Determinants of mRNA Lifetime and Translation Efficiency

Eukaryotic cells employ a variety of regulatory mechanisms to precisely control protein production. Many of these mechanisms act on the level of the messenger RNA via features encoded in the mRNA itself. However, only a few of these features have been well studied. RNA structure is likely to influence both translation and RNA decay. However, while stable secondary structure protects RNA from hydrolytic decay, some structures may hinder translation, as is well known for translation initiation in prokaryotes. 
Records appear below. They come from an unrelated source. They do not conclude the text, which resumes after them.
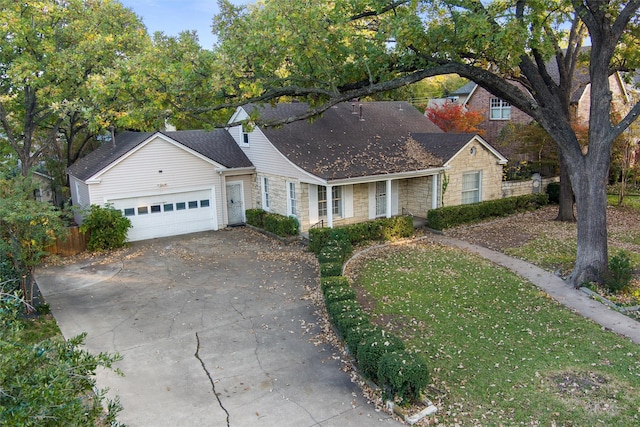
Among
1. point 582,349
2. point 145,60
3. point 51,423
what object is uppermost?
→ point 145,60

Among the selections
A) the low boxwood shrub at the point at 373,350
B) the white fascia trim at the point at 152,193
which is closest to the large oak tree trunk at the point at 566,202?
the white fascia trim at the point at 152,193

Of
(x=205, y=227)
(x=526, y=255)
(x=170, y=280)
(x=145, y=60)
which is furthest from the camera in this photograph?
(x=205, y=227)

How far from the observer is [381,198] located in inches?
839

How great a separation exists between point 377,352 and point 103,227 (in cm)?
1357

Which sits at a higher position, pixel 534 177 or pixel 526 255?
pixel 534 177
In this project, we will employ deep learning, to discover RNA features relevant for translation and lifetime in an unbiased way. We will train models to predict properties such as decay rates, ribosome occupancy, and protein expression, from the sequence as well as additional annotations, such as UTRs and coding region. In addition, the input will include RNA secondary structure information, such as accessibility and the location of locally stable structures. The trained models will be analyzed to discover the most relevant (groups of) features and ultimately the underlying biological mechanisms. Hypotheses will be tested by measuring RNA decay and translation on sequences specifically designed to exhibit certain sequence/structure properties.

While the predictors will be of immediate interest for optimizing synthetic mRNAs in medical and biotechnological applications, the focus of the project will be on elucidating mRNA features and the underlying biological mechanisms that control protein production.